Member states of the European Economic Community have periodically participated in labour force surveys, which have been designed to provide comparable information about labour force trends for the community as a whole. The next EEC Labour Force Survey will be carried out in 1973 and the United Kingdom has been invited to participate. The survey in the United Kingdom would be expected to cover about 100,000 households and, if we participated, it would offer an excellent opportunity to assess the value of information obtained from the household surveys. Nevertheless, the survey is expensive and the net 646 cost to the United Kingdom is expected to be of the order of £500,000. I must tell my hon. Friend that the Government have not yet decided whether or not the United Kingdom should participate. My hon. Friend's comments tonight are valuable and will be borne in mind in this connection.
The question still remains, if household surveys are of limited usefulness for local labour market intelligence work, which way do we go to get information relevant to these, and to regional policies? From last December, my Department has been conducting experiments in nine areas on how the collection and use of local labour market information can best be developed in the interests of work people. Emphasis has been placed on finding out direct from employers what developments they expect which will affect manpower demand in the local market. The object of the experiment is to see whether we can collate information of this kind so as to make it available to others, with due regard for confidentiality and in a way in which all concerned with manpower planning will find useful. If the experiments this year are judged successful, they will be extended to other areas. We shall hope to be able to build up a two-way exchange of information on local developments and perhaps also to anticipate wider trends.

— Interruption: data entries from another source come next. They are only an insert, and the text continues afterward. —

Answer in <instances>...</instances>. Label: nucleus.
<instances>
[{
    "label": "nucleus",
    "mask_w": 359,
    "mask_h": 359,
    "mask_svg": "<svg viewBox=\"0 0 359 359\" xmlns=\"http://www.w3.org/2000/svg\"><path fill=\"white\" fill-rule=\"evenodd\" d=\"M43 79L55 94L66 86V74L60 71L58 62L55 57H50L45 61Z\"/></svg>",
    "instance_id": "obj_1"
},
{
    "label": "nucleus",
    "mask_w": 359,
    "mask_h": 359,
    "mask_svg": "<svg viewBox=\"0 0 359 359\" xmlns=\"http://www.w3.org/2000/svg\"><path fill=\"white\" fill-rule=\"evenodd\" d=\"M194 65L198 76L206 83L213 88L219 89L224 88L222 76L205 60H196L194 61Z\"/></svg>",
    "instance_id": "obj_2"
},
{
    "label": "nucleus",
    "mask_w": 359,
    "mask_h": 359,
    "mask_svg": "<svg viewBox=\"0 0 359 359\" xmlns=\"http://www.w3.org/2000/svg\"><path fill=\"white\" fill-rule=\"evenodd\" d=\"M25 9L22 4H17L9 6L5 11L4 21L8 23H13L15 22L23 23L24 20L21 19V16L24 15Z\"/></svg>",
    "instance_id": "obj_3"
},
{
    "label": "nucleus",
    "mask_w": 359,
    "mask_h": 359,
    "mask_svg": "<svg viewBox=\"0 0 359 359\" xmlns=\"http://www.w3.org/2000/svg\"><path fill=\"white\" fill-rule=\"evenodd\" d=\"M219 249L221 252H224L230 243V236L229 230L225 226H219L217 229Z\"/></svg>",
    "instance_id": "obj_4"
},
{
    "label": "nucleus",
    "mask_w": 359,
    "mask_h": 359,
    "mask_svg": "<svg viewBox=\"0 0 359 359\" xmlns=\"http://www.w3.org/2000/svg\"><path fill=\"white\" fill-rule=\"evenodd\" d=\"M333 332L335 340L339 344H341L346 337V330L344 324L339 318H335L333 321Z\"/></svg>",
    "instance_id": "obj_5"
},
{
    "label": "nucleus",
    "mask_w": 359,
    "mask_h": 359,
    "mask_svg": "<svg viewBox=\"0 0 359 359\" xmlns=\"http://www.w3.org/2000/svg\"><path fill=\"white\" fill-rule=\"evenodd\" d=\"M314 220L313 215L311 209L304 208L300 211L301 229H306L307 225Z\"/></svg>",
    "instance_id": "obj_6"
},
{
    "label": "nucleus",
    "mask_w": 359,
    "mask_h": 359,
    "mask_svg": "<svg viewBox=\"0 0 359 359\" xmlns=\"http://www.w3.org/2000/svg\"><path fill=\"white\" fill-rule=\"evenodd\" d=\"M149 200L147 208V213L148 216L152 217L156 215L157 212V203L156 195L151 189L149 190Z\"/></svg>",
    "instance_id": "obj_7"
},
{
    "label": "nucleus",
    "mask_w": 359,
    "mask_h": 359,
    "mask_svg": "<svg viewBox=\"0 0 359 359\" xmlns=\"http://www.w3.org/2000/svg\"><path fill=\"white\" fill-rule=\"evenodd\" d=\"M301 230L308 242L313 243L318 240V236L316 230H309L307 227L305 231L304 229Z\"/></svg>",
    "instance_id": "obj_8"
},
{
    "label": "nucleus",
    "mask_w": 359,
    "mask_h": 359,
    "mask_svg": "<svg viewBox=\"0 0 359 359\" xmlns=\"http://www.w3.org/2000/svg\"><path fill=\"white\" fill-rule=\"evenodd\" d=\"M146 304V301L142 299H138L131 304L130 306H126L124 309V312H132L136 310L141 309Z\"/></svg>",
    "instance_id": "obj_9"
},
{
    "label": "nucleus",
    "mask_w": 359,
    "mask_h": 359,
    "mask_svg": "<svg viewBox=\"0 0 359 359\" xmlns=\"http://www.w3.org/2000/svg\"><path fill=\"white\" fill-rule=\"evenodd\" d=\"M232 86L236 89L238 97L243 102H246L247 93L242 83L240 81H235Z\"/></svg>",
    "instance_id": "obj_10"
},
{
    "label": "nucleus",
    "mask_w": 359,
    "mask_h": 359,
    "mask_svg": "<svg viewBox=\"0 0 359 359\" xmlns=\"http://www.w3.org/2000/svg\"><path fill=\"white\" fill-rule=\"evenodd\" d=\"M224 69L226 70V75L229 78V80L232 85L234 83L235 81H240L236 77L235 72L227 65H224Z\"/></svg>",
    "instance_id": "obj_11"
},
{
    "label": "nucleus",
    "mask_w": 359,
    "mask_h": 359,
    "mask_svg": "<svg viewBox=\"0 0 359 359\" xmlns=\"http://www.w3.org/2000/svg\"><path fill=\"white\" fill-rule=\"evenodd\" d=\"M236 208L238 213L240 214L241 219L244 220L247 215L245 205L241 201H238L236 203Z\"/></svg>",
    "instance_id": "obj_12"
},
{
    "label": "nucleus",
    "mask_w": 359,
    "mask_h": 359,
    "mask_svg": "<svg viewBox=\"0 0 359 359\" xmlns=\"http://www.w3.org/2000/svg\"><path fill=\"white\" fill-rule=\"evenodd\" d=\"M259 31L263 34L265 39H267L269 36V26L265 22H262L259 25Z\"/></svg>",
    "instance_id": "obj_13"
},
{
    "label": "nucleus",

This therefore is the way we are already going. We all hope that it will help not only to impart greater knowledge and realism into regional development but be of wider significance in forming national labour policy. We are by no means complacent about this question. The results are important and significant in getting the right type of data. We are making active plans for the whole reformation of the employment service to improve many aspects of that service, not least of which is job notification which is very important.
I am grateful to my hon. Friend for his comments, which we shall study. I assure my hon. Friend that we will spare no effort to continue our efforts to reduce the general level of unemployment.
§ Question put and agreed to.
§ Adjourned accordingly at fifteen minutes past One o'clock.